La locura de la humanidad
En la situación en la que han sido forzados a existir el protagonista y sus compañeros, nada es más importante que el distanciamiento emocional. El pragmatismo se instala como la filosofía dominante, pues reflexionar pausadamente sobre las acciones de uno mismo durante las incursiones o valorar una y otra vez cuál es la verdadera probabilidad de sobrevivir al siguiente ataque enemigo conduciría a un estado de enajenación constante. Se permiten a sí mismos breves momentos de debilidad, breves llantos, y no es extraño que alguno de los reclutas nuevos tenga que ser apaleado por sus propios compañeros para frenar sus alucinaciones durante momentos de puro terror. Así, la manera de protegerse a uno mismo consiste en una fundamental alteración de las prioridades y una disociación casi permanente.
Ningún evento de la novela ejemplifica mejor este estado mental que el primer combate cuerpo a cuerpo que enfrenta a Paul, el protagonista, con un soldado francés. Paul, que por la confusión de la batalla ha perdido a sus compañeros durante una incursión tras las líneas enemigas, termina intentando encontrar refugio en un enorme hoyo, en el cual es sorprendido por un soldado enemigo, al que, tras un rápido forcejeo, apuñala. A medida que el fuego disminuye y la noche cae, el protagonista se da cuenta que deberá pasar allí escondido varias horas hasta poder escabullirse y regresar a un lugar seguro. Debe convivir brevemente con el hombre que ha matado, que agoniza lentamente y cuyo sufrimiento comienza a resquebrajar el aparentemente férreo pragmatismo que había aplicado hasta el momento.

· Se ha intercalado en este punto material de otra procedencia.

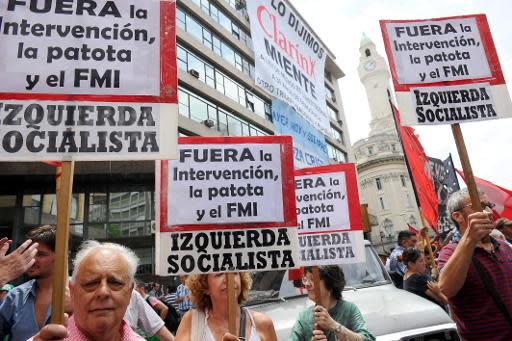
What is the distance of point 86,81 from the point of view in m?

Tendido el agujero, ese hombre es ahora, más que nunca, sólo un hombre. Ya no es un enemigo, si es que alguna vez lo fue, sino una persona, tan viva y auténtica como el propio protagonista.
Es el primer hombre que he matado con mis propias manos (…) Pero cada gemido desnuda mi corazón. Ese moribundo tiene el tiempo de su parte y me hiere con él con un cuchillo invisible; el tiempo y mis pensamientos. ¡No sé lo que daría para que sobreviviese! (…) Muere a las tres de la tarde.
No tiene sentido lo que hago, pero tengo que ocuparme en algo. Cambio el cadáver de posición para que descanse más cómodamente, aunque ya no sienta nada. Le cierro los ojos. Son castaños. El pelo negro se riza un poco sobre las sienes (…) Mi estado empeora; ya no puedo refrenar mis pensamientos. ¿Cómo debe de ser su mujer? (…) Si hubiera pasado dos metros a la izquierda, ahora estaría en la trinchera escribiendo otra carta a su mujer.
Me dirijo al muerto y le digo:
-Compañero, no quería matarte (…) Ahora me doy cuenta de que tú eres un hombre como yo (…) Ahora veo a tu mujer y tu rostro, lo que tenemos en común. ¡Perdóname, compañero!
Sin novedad en el frente
Es en este momento cuando, pese a que el protagonista piensa que está perdiendo la cabeza, manifiesta el mayor acto de cordura posible: se identifica con el Otro, con un miembro del prójimo, muestra auténtica empatía e intenta concebir cómo sería estar en su lugar, sabiendo que la única razón por la que sus papeles no están intercambiados es debido al juego de azar más cruel posible. Para Paul y sus camaradas, el estado mental cuerdo es disociado, ajeno a la humanidad del prójimo, porque es la única manera posible de gestionar emocionalmente y justificar las acciones que están llevando a cabo, los actos de los que están siendo testigos. Cualquier aproximación a la condición humana del contrario es un impulso de locura.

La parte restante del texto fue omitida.